De Niro, who spent three days at the two-week trial, including two on the witness stand, has been ensnared in dueling lawsuits with Robinson since she quit in April 2019. He was not in the courtroom when the verdict was read.

Robinson, 41, smiled as the verdict was being delivered. After the jury left the room, she hugged her lawyers.

Outside the courthouse, she smiled broadly and at other times seemed to be near tears. She did not comment.

Lawyers on both sides claimed victory.

“We're thrilled with the verdict,” Robinson's attorney, Brent Hannafan, said as he stood with his client outside the courthouse. “Couldn’t be happier."

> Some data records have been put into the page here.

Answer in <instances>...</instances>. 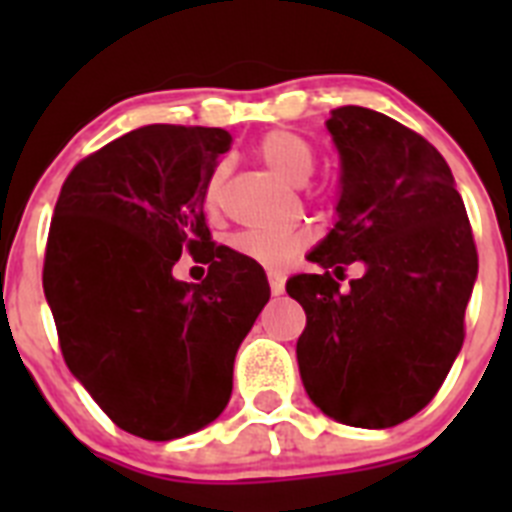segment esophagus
<instances>
[{
  "instance_id": "esophagus-1",
  "label": "esophagus",
  "mask_w": 512,
  "mask_h": 512,
  "mask_svg": "<svg viewBox=\"0 0 512 512\" xmlns=\"http://www.w3.org/2000/svg\"><path fill=\"white\" fill-rule=\"evenodd\" d=\"M269 287H271V295H282L284 292V277L279 271H269Z\"/></svg>"
}]
</instances>
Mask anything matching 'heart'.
<instances>
[{
  "instance_id": "heart-1",
  "label": "heart",
  "mask_w": 512,
  "mask_h": 512,
  "mask_svg": "<svg viewBox=\"0 0 512 512\" xmlns=\"http://www.w3.org/2000/svg\"><path fill=\"white\" fill-rule=\"evenodd\" d=\"M259 158L269 166L279 179L287 184H305L315 171V151L302 135L289 133V130H271L256 146ZM223 184H225V166L217 164L210 171L205 184V202L210 210L220 205L223 197ZM307 243V233L302 230H289V233H238L230 241L233 251L243 253L256 264L269 266V269H282L289 264V259L300 253Z\"/></svg>"
}]
</instances>
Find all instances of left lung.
I'll list each match as a JSON object with an SVG mask.
<instances>
[{"label": "left lung", "mask_w": 512, "mask_h": 512, "mask_svg": "<svg viewBox=\"0 0 512 512\" xmlns=\"http://www.w3.org/2000/svg\"><path fill=\"white\" fill-rule=\"evenodd\" d=\"M325 125L341 156V200L307 256L323 274L287 282L307 315L297 364L325 415L392 428L436 397L459 356L477 246L449 164L423 135L356 104ZM348 263L365 274L341 293L332 275Z\"/></svg>", "instance_id": "8db88e82"}]
</instances>
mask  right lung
<instances>
[{
  "instance_id": "right-lung-1",
  "label": "right lung",
  "mask_w": 512,
  "mask_h": 512,
  "mask_svg": "<svg viewBox=\"0 0 512 512\" xmlns=\"http://www.w3.org/2000/svg\"><path fill=\"white\" fill-rule=\"evenodd\" d=\"M228 130L146 125L71 169L53 210L43 289L66 366L112 423L146 441L200 431L233 392L238 346L269 302L259 264L215 246L205 184ZM211 264L202 285L170 269Z\"/></svg>"
}]
</instances>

Meanwhile, De Niro attorney Richard Schoenstein called the verdict “a great victory for Mr. De Niro.”

“He is absolved. He is not liable for anything that was charged against him at all,” Schoenstein said. “There's a modest award against the company. But, you know, they were looking for $12 million.”

The lawyer said De Niro's lawyers could try to reduce the award with post-verdict motions to the judge, but he wasn't sure there would be any. He said he didn't know if there would be an appeal.

Robinson had testified that De Niro, 80, and his girlfriend, Tiffany Chen, teamed up against her to turn a job she once loved into a nightmare.

She accused him of unwanted physical contact and making sexually charged comments.

De Niro and Chen each testified that Robinson became the problem when her aspirations to move beyond Canal Productions, the De Niro company that employed her, led her to make escalating demands to remain on the job.

When she quit, De Niro said, Robinson stole about $85,000 in airline miles from him, betrayed his trust and violated his unwritten rules to use common sense and always do the right thing.